TitleWhite Matter Hyperintensities Found in Frontotemporal Dementia
White matter hyperintensities, which have been linked to Alzheimer’s disease, are found in patients with frontotemporal dementia, according to a study published in Neurology.
“We were expecting to see similar amounts of white matter hyperintensities in frontotemporal dementia and Alzheimer’s disease, but we actually found higher levels in people with frontotemporal dementia,” said study author Ramón Landin-Romero, PhD, University of Sydney, New South Wales, Australia. “We also expected to see that people with more severe disease would have more white matter hyperintensities, regardless of disease, but that was only true in people with frontotemporal dementia.”
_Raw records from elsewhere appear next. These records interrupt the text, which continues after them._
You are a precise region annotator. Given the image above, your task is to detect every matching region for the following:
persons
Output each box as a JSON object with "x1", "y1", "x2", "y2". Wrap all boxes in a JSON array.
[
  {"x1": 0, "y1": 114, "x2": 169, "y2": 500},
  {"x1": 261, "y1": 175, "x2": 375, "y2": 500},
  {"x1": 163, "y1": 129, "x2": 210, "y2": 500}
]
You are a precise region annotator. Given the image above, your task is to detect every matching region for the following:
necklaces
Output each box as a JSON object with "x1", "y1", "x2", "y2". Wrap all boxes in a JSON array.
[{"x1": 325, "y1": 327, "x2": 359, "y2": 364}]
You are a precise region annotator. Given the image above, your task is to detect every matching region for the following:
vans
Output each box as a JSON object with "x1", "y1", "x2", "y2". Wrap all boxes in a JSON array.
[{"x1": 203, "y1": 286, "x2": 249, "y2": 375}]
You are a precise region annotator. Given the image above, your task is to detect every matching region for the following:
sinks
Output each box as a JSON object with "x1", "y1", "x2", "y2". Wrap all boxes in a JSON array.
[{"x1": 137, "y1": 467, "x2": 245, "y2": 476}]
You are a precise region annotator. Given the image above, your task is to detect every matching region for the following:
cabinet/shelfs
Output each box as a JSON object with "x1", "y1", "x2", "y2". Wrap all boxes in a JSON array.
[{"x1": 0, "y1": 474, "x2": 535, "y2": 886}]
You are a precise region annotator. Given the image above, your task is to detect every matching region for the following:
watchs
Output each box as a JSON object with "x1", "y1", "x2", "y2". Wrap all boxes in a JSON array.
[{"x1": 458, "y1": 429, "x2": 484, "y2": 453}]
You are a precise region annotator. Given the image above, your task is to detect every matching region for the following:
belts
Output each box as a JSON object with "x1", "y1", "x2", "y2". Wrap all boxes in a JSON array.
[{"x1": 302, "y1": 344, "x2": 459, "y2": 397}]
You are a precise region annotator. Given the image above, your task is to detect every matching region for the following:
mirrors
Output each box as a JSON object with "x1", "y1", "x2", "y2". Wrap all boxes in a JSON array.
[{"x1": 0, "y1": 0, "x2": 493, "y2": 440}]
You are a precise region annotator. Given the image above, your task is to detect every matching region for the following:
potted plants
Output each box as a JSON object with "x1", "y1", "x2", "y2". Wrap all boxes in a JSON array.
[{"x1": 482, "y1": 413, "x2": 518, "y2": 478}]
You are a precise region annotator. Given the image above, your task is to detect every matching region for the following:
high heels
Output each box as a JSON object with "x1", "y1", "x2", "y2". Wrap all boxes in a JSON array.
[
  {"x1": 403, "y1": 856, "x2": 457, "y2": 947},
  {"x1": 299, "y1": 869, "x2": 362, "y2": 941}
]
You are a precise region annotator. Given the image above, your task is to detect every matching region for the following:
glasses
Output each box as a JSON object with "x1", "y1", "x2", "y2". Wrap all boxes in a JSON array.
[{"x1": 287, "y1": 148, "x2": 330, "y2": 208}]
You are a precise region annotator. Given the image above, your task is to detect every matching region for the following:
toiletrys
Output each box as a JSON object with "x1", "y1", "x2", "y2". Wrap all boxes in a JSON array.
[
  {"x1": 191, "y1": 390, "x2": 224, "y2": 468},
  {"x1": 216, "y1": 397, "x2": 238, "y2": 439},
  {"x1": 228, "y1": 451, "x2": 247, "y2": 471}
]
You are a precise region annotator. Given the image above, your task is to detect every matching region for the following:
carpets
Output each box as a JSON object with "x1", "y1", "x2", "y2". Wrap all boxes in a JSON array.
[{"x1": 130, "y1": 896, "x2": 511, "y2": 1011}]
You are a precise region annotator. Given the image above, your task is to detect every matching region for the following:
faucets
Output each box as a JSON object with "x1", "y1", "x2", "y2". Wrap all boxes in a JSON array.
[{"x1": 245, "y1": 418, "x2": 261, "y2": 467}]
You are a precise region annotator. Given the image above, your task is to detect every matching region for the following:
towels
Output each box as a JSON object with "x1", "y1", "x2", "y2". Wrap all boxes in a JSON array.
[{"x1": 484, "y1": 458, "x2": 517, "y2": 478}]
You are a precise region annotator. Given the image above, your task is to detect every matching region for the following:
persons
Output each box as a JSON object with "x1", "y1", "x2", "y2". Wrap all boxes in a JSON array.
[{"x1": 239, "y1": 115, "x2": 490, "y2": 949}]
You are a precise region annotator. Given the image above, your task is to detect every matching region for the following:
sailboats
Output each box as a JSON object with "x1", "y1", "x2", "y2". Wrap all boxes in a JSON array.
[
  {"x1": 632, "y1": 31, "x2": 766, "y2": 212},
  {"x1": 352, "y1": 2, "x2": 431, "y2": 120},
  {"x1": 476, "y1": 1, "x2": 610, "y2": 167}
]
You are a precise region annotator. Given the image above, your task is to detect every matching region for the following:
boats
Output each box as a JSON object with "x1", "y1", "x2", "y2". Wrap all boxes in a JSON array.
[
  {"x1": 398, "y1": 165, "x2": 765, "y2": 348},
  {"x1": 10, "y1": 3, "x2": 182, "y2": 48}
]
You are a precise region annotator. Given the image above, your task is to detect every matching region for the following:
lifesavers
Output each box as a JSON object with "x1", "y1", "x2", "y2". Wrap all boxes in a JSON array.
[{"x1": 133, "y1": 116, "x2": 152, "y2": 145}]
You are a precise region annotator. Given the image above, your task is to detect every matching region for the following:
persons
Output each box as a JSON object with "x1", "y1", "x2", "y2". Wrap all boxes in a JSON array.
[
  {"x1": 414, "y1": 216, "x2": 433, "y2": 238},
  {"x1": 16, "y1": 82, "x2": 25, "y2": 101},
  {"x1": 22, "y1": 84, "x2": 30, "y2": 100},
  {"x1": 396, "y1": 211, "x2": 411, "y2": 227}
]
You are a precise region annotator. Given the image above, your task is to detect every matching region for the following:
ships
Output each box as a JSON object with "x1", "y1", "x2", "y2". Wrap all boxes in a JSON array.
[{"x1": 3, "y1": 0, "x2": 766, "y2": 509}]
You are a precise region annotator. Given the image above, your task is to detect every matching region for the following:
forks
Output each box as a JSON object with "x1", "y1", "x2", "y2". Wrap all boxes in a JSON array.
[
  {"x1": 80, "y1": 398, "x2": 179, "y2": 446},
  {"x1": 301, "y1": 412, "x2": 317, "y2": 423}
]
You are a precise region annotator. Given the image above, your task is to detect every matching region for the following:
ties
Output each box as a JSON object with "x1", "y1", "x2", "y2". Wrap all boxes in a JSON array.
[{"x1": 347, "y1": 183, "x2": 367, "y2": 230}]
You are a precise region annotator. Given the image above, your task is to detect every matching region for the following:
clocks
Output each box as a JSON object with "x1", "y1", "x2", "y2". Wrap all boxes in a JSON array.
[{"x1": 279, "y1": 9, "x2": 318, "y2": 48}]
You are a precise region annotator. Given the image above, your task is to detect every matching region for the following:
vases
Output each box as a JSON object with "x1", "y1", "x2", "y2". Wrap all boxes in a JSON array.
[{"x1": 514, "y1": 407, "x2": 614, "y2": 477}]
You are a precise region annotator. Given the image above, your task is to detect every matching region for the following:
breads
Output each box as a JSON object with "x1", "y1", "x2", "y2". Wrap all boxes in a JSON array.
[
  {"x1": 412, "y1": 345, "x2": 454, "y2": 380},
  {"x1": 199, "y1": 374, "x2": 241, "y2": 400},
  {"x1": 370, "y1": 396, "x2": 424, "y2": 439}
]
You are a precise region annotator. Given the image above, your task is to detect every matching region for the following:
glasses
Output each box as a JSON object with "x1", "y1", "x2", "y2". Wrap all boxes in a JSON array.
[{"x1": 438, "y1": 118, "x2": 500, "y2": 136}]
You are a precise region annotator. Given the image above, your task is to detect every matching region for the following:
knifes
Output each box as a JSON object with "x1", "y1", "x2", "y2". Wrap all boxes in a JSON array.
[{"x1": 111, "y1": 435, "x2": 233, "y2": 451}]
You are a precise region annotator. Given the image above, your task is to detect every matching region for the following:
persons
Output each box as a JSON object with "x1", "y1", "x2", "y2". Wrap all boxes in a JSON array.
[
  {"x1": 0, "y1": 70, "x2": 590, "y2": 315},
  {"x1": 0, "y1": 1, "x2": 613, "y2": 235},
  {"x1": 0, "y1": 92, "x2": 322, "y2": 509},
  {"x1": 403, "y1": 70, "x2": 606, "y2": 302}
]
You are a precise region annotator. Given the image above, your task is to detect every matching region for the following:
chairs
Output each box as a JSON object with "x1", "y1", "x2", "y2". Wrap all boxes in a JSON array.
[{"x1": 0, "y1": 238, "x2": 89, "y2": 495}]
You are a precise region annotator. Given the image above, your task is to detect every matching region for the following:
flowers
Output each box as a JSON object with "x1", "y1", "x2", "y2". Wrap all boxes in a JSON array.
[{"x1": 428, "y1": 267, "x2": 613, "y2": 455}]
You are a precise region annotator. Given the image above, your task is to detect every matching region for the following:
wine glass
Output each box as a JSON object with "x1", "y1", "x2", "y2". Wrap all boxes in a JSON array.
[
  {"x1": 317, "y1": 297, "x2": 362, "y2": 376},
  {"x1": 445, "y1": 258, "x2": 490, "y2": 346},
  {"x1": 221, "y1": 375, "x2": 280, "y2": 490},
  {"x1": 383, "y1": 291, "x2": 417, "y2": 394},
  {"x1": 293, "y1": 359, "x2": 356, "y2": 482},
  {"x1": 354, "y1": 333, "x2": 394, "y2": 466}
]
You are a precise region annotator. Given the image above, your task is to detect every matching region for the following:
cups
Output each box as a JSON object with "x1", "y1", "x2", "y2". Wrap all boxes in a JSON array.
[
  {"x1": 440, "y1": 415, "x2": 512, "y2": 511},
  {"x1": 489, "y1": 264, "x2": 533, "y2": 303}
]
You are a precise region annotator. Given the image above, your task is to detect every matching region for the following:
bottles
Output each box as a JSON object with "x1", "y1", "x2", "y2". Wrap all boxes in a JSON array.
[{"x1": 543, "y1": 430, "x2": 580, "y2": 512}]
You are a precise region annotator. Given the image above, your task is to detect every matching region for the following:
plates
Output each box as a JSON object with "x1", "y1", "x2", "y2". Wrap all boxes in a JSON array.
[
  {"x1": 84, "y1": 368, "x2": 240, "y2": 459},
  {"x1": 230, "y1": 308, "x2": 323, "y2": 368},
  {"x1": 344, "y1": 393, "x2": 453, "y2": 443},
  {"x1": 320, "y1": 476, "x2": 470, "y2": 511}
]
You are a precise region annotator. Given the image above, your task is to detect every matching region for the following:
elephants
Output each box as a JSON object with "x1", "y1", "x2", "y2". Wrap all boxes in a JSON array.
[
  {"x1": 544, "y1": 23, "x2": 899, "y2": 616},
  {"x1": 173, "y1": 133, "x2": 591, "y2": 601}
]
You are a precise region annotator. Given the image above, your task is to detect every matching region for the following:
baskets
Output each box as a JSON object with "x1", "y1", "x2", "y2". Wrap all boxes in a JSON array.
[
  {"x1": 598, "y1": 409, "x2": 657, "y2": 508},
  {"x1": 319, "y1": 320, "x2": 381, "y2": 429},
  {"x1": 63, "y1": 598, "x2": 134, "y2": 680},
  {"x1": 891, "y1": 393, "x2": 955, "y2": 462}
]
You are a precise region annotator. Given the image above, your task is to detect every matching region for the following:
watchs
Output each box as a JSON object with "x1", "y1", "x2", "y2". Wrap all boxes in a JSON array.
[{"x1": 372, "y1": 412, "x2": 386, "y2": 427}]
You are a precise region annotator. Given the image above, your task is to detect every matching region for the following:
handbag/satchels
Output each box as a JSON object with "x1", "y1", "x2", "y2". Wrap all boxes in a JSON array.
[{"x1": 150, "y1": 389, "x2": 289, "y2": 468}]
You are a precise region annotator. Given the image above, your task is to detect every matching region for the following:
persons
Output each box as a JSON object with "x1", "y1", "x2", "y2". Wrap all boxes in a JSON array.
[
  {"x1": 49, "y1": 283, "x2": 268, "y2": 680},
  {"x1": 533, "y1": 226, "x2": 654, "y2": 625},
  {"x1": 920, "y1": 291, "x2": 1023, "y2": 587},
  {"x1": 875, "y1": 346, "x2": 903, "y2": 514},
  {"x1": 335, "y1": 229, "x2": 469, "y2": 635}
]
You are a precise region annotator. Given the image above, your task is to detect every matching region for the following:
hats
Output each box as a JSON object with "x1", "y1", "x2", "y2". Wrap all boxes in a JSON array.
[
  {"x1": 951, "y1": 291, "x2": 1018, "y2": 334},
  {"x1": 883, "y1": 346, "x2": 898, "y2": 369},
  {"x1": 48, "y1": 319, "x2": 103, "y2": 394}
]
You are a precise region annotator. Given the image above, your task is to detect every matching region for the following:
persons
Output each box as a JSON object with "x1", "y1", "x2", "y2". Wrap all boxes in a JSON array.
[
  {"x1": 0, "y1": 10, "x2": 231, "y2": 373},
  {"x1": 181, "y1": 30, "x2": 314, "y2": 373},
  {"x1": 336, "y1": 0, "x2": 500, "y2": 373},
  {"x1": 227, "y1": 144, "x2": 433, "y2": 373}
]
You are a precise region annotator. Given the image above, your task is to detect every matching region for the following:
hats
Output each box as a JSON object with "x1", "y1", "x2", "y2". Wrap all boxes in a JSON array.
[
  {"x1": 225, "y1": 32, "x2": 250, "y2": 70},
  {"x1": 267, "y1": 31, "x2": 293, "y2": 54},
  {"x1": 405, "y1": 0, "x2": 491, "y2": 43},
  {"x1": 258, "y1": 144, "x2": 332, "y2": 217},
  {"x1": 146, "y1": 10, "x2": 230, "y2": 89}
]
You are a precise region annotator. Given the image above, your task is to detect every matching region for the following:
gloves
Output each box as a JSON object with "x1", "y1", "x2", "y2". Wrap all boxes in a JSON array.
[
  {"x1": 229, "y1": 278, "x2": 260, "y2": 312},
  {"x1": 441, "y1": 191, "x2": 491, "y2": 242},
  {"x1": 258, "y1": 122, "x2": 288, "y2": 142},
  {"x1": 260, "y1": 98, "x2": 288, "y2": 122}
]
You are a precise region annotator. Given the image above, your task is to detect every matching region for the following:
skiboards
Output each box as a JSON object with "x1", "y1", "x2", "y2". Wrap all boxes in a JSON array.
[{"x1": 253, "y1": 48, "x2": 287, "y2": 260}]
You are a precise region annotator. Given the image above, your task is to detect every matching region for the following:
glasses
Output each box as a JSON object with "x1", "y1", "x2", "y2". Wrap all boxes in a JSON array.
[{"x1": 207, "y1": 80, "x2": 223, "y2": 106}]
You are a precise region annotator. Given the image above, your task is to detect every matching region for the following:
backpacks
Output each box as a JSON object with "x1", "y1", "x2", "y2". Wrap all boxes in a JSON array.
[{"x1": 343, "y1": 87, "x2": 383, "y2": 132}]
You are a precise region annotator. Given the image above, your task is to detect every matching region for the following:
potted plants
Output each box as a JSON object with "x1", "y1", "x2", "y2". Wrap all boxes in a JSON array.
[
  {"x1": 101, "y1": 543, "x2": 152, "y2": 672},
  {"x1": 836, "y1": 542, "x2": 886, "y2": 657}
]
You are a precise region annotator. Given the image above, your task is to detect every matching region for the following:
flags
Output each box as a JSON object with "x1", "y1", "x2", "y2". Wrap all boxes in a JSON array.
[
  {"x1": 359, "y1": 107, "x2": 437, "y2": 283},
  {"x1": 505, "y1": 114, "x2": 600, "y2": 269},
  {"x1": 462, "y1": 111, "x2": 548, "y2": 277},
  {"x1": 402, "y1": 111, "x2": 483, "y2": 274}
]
The study involved 64 patients with frontotemporal dementia, 65 patients with Alzheimer’s disease and 66 people without dementia who underwent high-resolution brain magnetic resonance imaging, clinical and neuropsychological examination. The participants were followed for an average of 2 years. Autopsy information was available for 13 of the patients with frontotemporal dementia and 5 of the patients with Alzheimer’s disease.
The total volume of white matter hyperintensities in the brain was larger in patients with frontotemporal dementia than in those with Alzheimer’s disease or the healthy control group. The average volume of white matter hyperintensities in patients with frontotemporal dementia was 0.76 mL compared with 0.40 mL in patients with Alzheimer’s disease and 0.12 mL in people without dementia.
The amount of white matter hyperintensities was associated with the severity of a person’s frontotemporal dementia, including the severity of their symptoms and everyday difficulties, but it was not associated with having vascular risk factors such as hypertension and high cholesterol as was expected.
“In general, white matter hyperintensities have been associated with these vascular risk factors, so these results suggest that white matter hyperintensities are partly independent of vascular factors and associated with the progressive loss of brain integrity, more specifically the loss of brain cells, due to frontotemporal dementia,” Dr. Landin-Romero said. “White matter hyperintensities should be viewed as a core feature of frontotemporal dementia and Alzheimer’s disease that can contribute to cognitive problems, not simply a marker of vascular disease.”